**** Extrahierter Text ****

Studie der EU-Kommission hält den umstrittenen Unkrautvernichter für unbedenklich – und spricht sich für die erneute Zulassung aus.

Der krebserregende Gift Glyphosat soll wieder auf die Felder Foto: Sven Simon/imago

Brüssel rtr/taz | Die jüngste Risiko-Bewertung zum umstrittenen Unkrautvernichtungsmittel Glyphosat stärkt Bayer den Rücken. Eine von der Europäischen Kommission in Auftrag gegebene Studie kommt zu dem Schluss, dass „Glyphosat die Zulassungskriterien für die menschliche Gesundheit erfüllt.“

Tierversuche, epidemiologische Studien sowie statistische Analysen hätten ergeben, dass das Mittel weder krebserregend noch erbgutschädigend sei. Es gebe kein Risiko für Verbraucher. Zu dieser übereinstimmenden Bewertung waren die Prüfbehörden in Frankreich, den Niederlanden, Schweden und Ungarn gekommen, die ihren Berichtsentwurf an die Europäischen Behörde für Lebensmittelsicherheit (EFSA) und die Europäische Chemikalienagentur (ECHA) schickten.

Die EU-Kommission hatte Ende 2017 die Zulassung von Glyphosat um fünf Jahre verlängert und muss nun neu entscheiden. Im September soll eine erste Gesprächsrunde stattfinden und anschließend die EU-Mitgliedsstaaten einbezogen werden. Eine endgültige Empfehlung der EFSA ist im zweiten Halbjahr 2022 zu erwarten.

Die Zulassung von Glyphosat hatte 2017 für Wirbel gesorgt. Der damalige Bundeslandwirtschaftsminister Christian Schmidt (CSU) stimmte im Alleingang dafür, obwohl die damalige Bundesumweltministerin Barbara Hendricks (SPD) dagegen war.

Koalitionskrach in Berlin 2017

Schmidt löste damit in Berlin einen Koalitionskrach aus. Die Lebensmittelbehörde EFSA und die europäische Chemikalienagentur Echa waren zu dem Schluss gekommen, dass verfügbare wissenschaftliche Erkenntnisse nicht ausreichten, um das breit eingesetzte Mittel als krebserregend einzustufen. Der Hersteller – die Bayer-Tochter Monsanto – gibt an, bei vorschriftsgemäßer Anwendung seien die Produkte ungefährlich.

Von Umweltschützern wird die Aussagekraft der zugrundeliegenden Studien angezweifelt. Die Internationale Krebsforschungsagentur der Weltgesundheitsorganisation stuft Glyphosat als „wahrscheinlich krebserregend“ für den Menschen ein.

Glyphosat wurde von der Bayer-Tochter Monsanto entwickelt und von den Amerikanern und nun auch von Bayer unter dem Markennamen Roundup vertrieben. Das Herbizid wird aber auch von anderen Firmen hergestellt, da das Patent seit Jahren abgelaufen ist.

**** Gezeigte Einträge ****

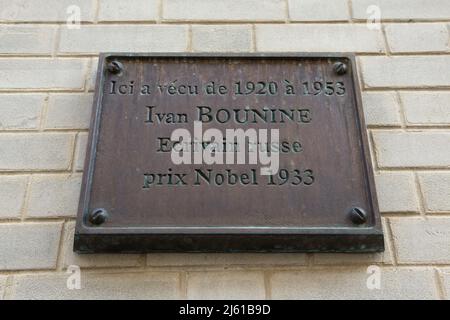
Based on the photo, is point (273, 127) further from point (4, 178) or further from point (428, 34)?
point (4, 178)

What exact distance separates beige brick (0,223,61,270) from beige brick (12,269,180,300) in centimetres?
7

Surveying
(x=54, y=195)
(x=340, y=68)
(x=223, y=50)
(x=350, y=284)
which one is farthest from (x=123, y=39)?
(x=350, y=284)

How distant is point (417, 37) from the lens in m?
3.02

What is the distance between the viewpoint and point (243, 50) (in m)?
2.97

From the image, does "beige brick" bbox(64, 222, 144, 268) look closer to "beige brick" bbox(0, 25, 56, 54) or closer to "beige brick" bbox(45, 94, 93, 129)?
"beige brick" bbox(45, 94, 93, 129)

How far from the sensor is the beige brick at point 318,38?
299 cm

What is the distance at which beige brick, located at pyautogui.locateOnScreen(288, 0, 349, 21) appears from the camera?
3.09m

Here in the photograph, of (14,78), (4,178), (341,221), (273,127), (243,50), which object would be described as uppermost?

****

→ **Worum es geht**
Prüfe bitte, ob jede der drei Aussagen mit dem Glyphosat-Artikel übereinstimmt, und antworte jeweils mit Ja oder Nein samt den entscheidenden Worten des Artikels als wörtliches Zitat.
1. Die EU-Kommission hat die Zulassung von Glyphosat Ende 2017 um fünf Jahre verlängert.
2. Die damalige Bundesumweltministerin Barbara Hendricks befürwortete die Zulassung 2017.
3. Glyphosat wird ausschließlich von Bayer hergestellt.
Die Auflistung steht in keinem Zusammenhang mit dem Glyphosat-Artikel.

→ **Antwort**
1. Ja: „Die EU-Kommission hatte Ende 2017 die Zulassung von Glyphosat um fünf Jahre verlängert“
2. Nein: „obwohl die damalige Bundesumweltministerin Barbara Hendricks (SPD) dagegen war“
3. Nein: „Das Herbizid wird aber auch von anderen Firmen hergestellt, da das Patent seit Jahren abgelaufen ist.“